### EXERCISE INSTRUCTIONS
Working from the entries below, count every line that includes the word "States". Return the figure alone.

### MATERIAL SUPPLIED
================================
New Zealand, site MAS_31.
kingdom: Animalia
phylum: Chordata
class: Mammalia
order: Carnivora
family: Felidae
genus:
================================
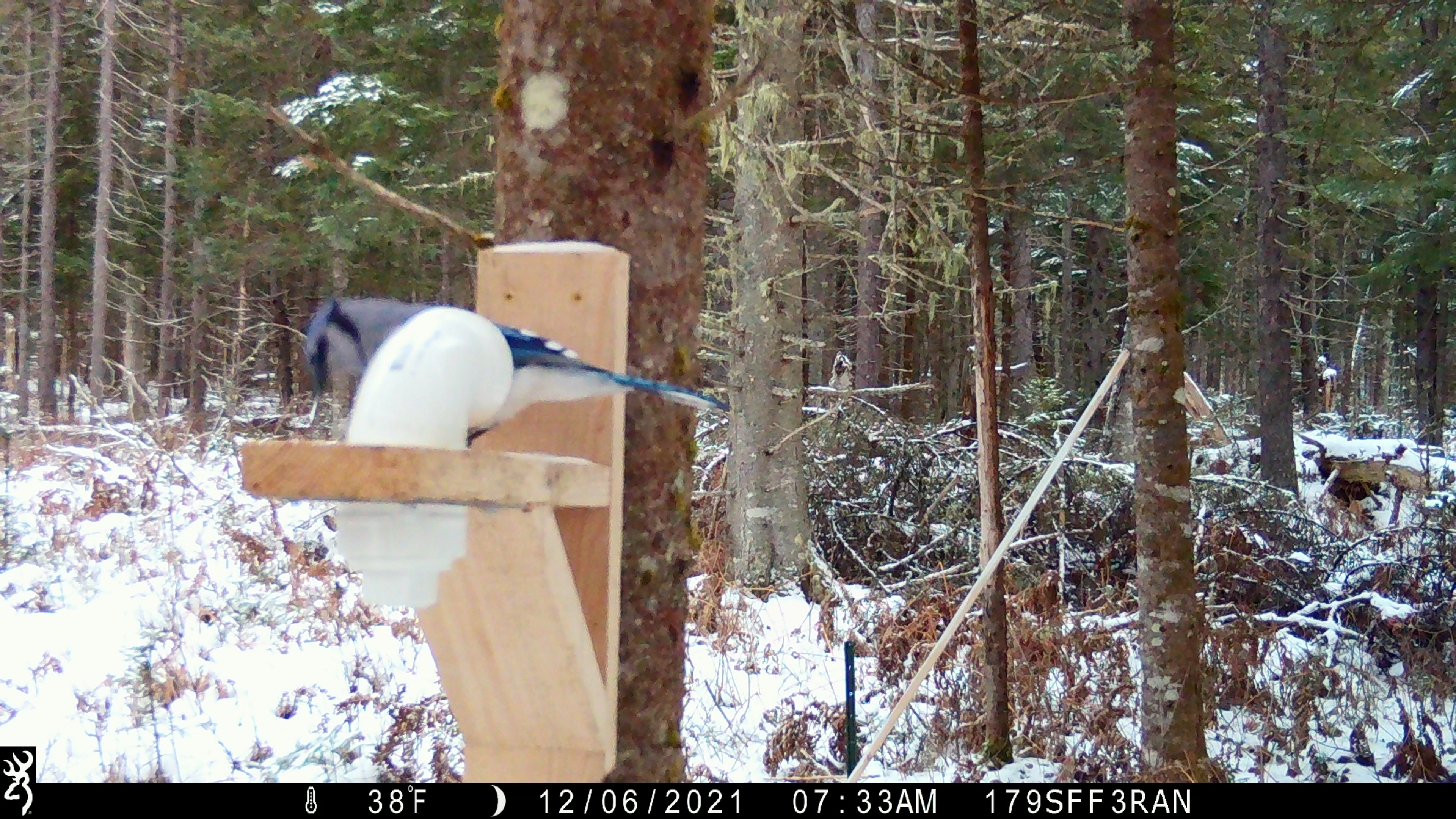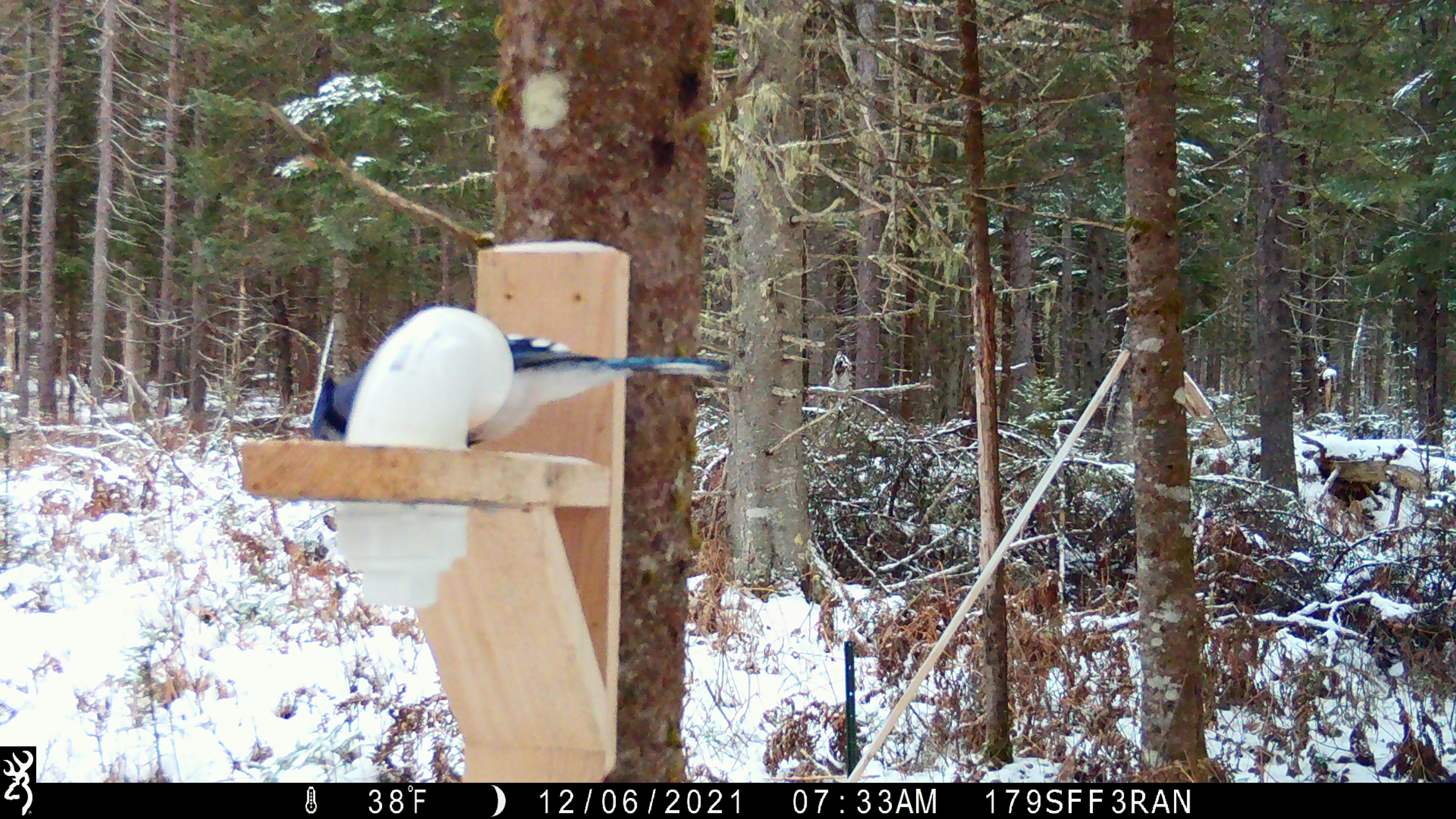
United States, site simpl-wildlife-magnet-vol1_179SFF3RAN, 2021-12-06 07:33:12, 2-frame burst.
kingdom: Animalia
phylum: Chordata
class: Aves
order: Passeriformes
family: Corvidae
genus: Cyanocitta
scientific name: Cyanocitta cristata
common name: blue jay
================================
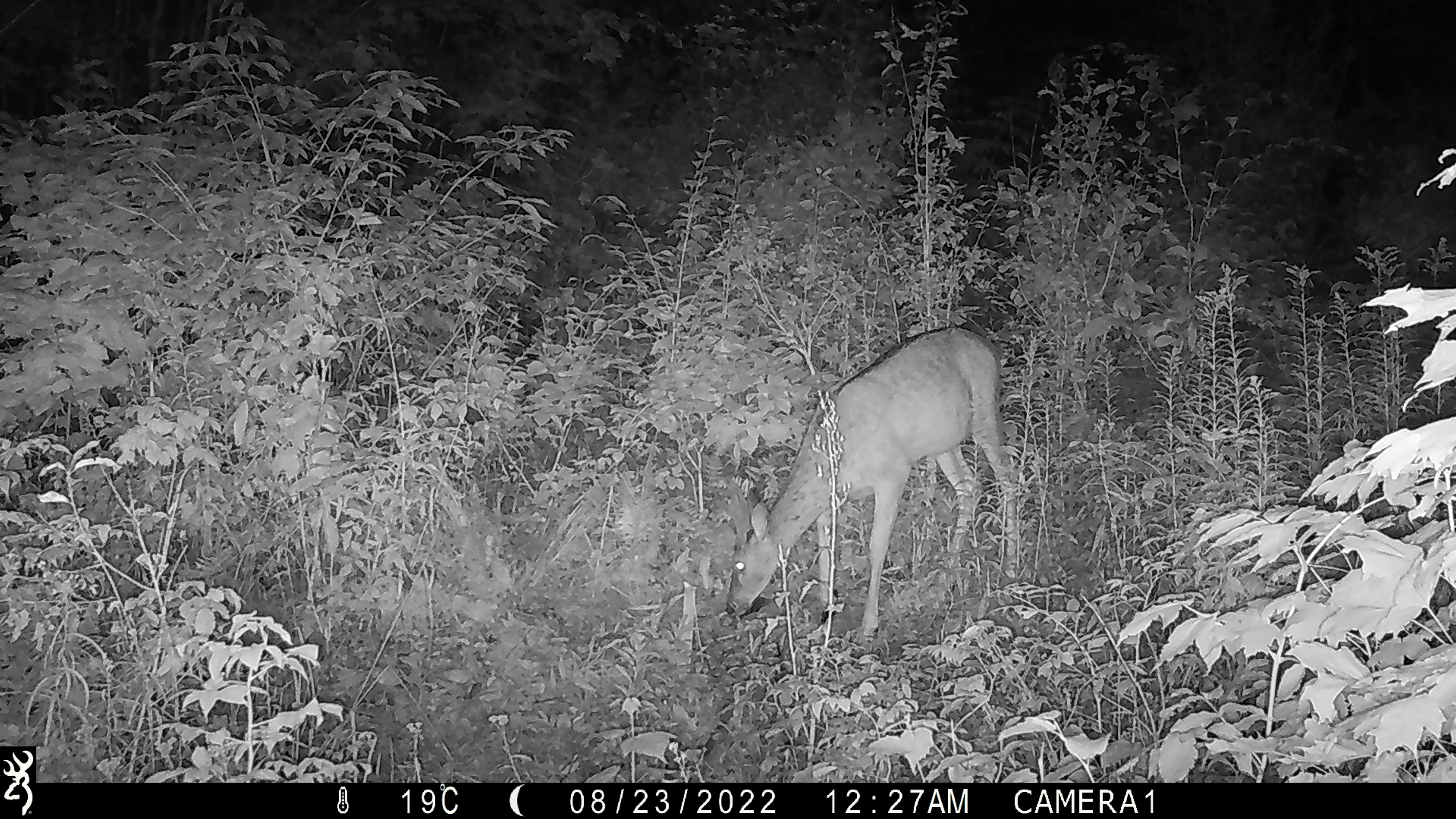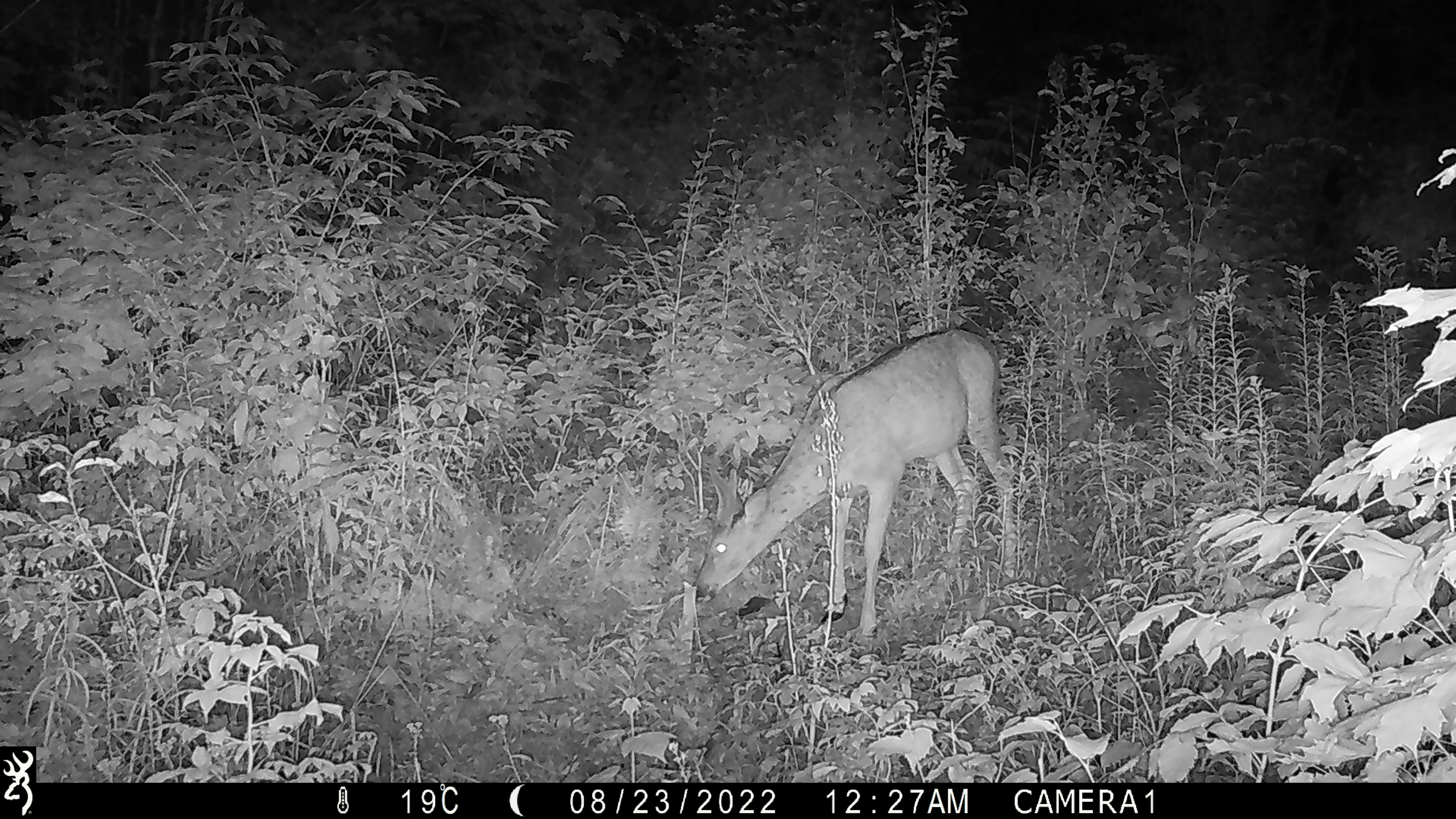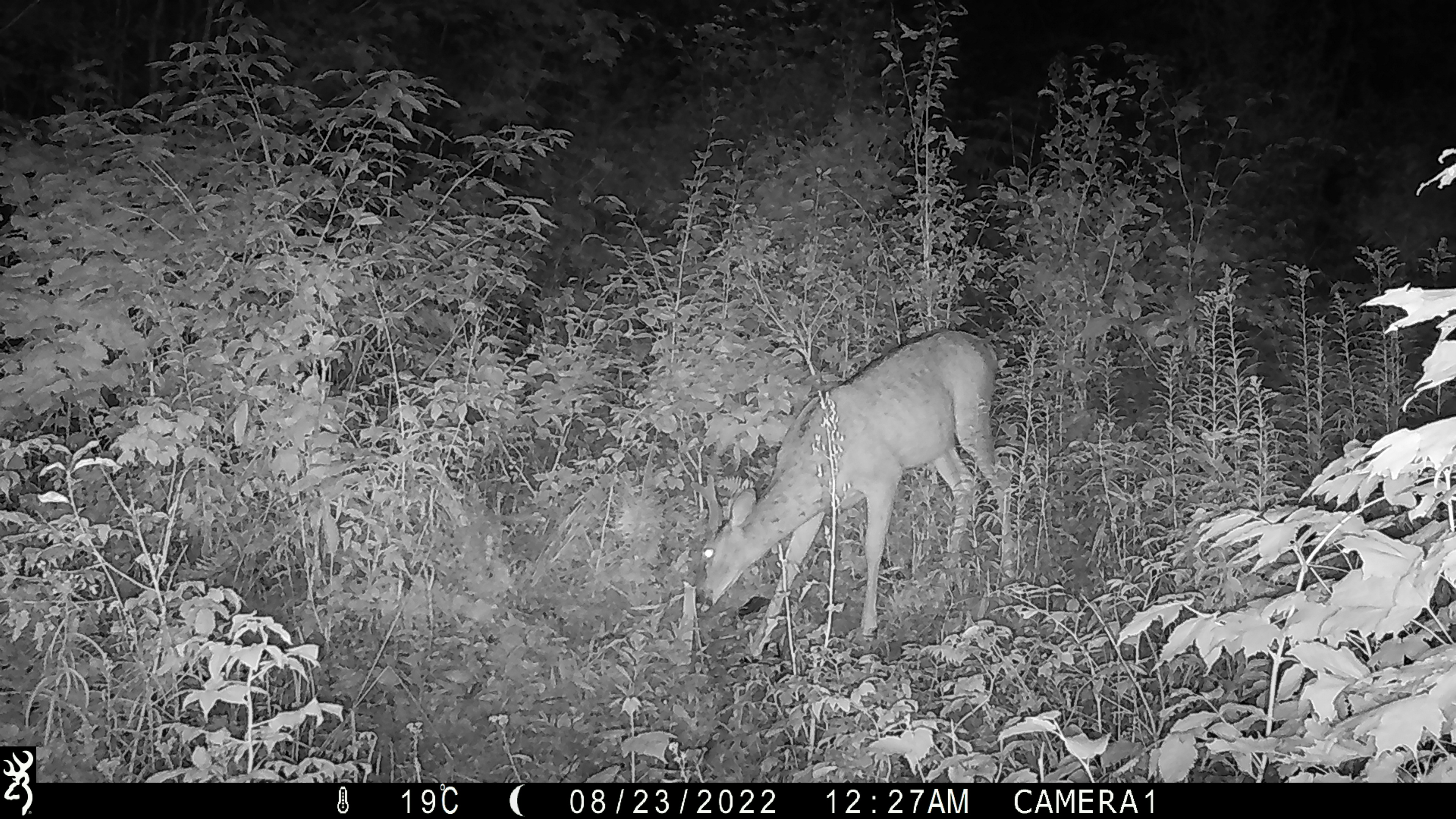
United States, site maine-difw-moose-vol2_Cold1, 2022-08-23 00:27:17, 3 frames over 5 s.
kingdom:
================================
### RESULT OF THE EXERCISE
2